═════ SUPPLIED TEXT

# DIY rocks



## seamount (Jul 3, 2014)

Hi,

I am thinking about making some DIY rocks for my DIY 3D background. My question is how to I get them to stay down? I dont really want to silicone them to the bottom of the tank because then I won't be able to move them. Any ideas? I could fill it with something heavy? Other rocks? Going to coat with drylock and cement color from quikcreete.


----------



## dalto (Aug 20, 2006)

You could put actual rocks inside your fake rocks.


----------



## Kanorin (Apr 8, 2008)

Or just put the same shade of drylok + quickcrete painted onto some real rocks.


----------



## delta5 (Jul 5, 2014)

Maybe line the back glass with rubber or whatever to protect the glass and then stack the back with real rocks? You can use an impact driver to drill holes deep enough to connect the rocks together with some sort of waterproof dow pins. If your water isn't naturally high enough in ph you'd benefit from limestone or other rock that raises the ph.


----------



## Mcdaphnia (Dec 16, 2003)

You can make them from waterfall foam. It is porous when cured, so it absorbs water and sinks. If you paint it, leave the bottom and back uncoated so it can absorb water and sink.


----------



## Mcdaphnia (Dec 16, 2003)

And there is this video. It might help with ideas, even though it's a commercial. http://www.pondarmor.com/creating-faux- ... ms-part-1/


----------

══════════
═════ INFORMATION SUPPLIED

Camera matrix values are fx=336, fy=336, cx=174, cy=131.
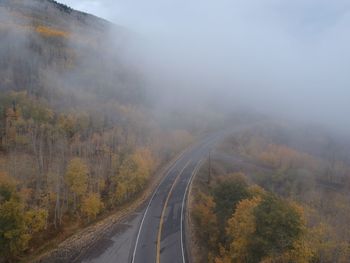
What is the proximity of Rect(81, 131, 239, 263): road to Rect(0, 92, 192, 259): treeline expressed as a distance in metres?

══════════

> BRIEF A:
From the DIY rocks thread, write out the passage between "# DIY rocks" and "color from quikcreete.", inclusive.
> BRIEF B:
Name every user who posted in the DIY rocks thread, listing each only once.
> BRIEF C:
According to the DIY rocks thread, why does cured waterfall foam sink?
The material above has no connection to the DIY rocks thread.

> COMPLETE RESPONSE A:
# DIY rocks



## seamount (Jul 3, 2014)

Hi,

I am thinking about making some DIY rocks for my DIY 3D background. My question is how to I get them to stay down? I dont really want to silicone them to the bottom of the tank because then I won't be able to move them. Any ideas? I could fill it with something heavy? Other rocks? Going to coat with drylock and cement color from quikcreete.

> COMPLETE RESPONSE B:
seamount, dalto, Kanorin, delta5, Mcdaphnia

> COMPLETE RESPONSE C:
It is porous when cured, so it absorbs water and sinks.